Deborah Schneiderman is a Professor of Interior Design in the School of Design at Pratt Institute. She is also a registered architect and the principal and founder of deSc: architecture/design/research, a Brooklyn based research practice. Schneiderman’s scholarship and teaching explore the emerging fabricated interior environment, and her research has been widely published in both commercial as well as academic spaces. Schneiderman holds a BS in Design and Environmental Analysis from Cornell University and a Master of Architecture (MArch) from SCI-Arc.
We had a chance to sit down recently with Deborah and hear some of her thoughts about upcoming trends in the industry:
What is something that really excites you in your work right now?

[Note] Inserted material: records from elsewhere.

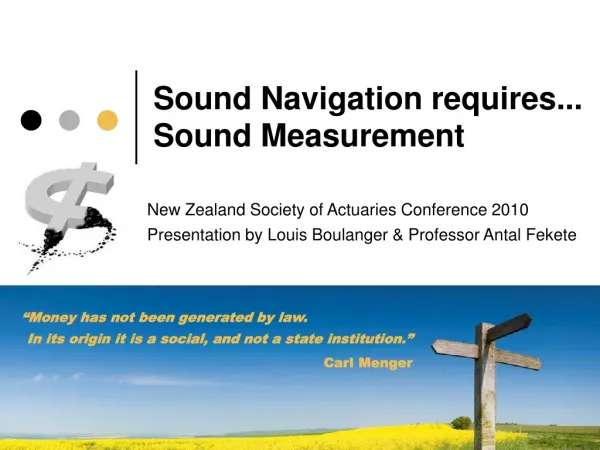 Sound Navigation requires... Sound Measurement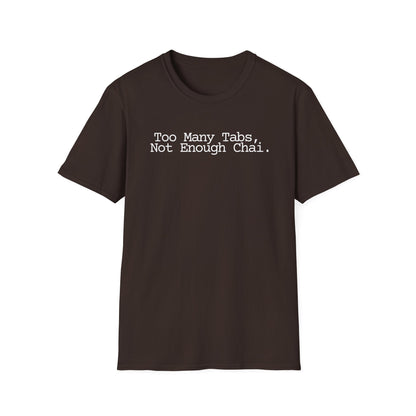 Chai Lover Tee — "Too Many Tabs, Not Enough Chai." Graphic T-Shirt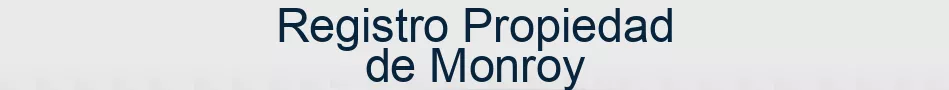 Registro Propiedad de Monroy
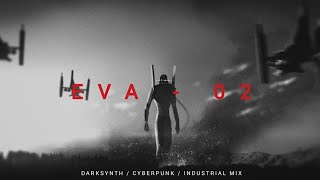 Darksynth / Cyberpunk / Industrial Mix 'EVA - 02' | Dark Electro Music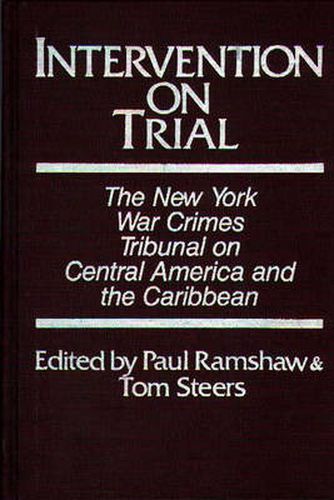 Cover image for Intervention on Trial: The New York War Crimes Tribunal on Central America and the Caribbean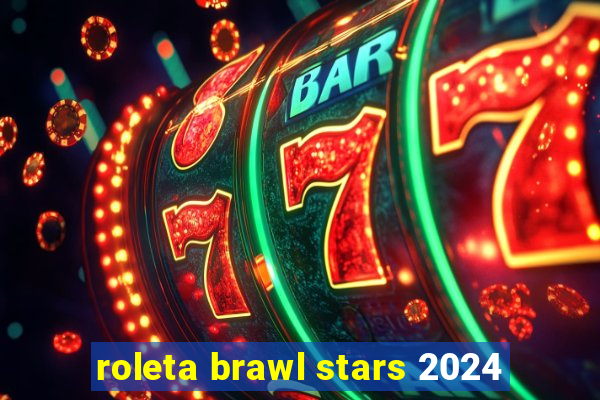 roleta brawl stars 2024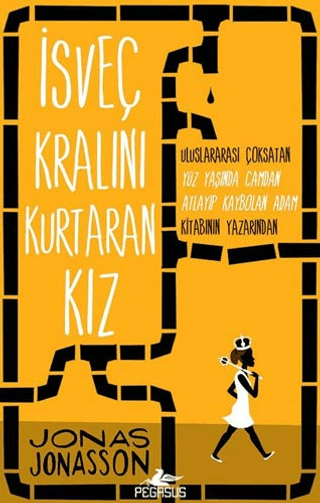 İsveç Kralını Kurtaran Kız Jonas Jonasson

In my own work and my work with my students I am excited about considering the performative value of the decorated surface. This can be accomplished through both hand-making and technological intervention. Wallpaper and other decorative surface items might unfold to serve a function and/or they might incorporate digital technologies to both capture and provide energy. I am also interested in the idea that surface design elements can be reusable and relocatable which would allow renters and more mobile individuals to apply, easily remove and relocate designed surface elements.
What surface design trends do you see emerging in the home decor industry?
There certainly has been a surge in the appreciation of wallpaper in the past several years. I find that the trend is for a more functional and performative interior and this includes surface design.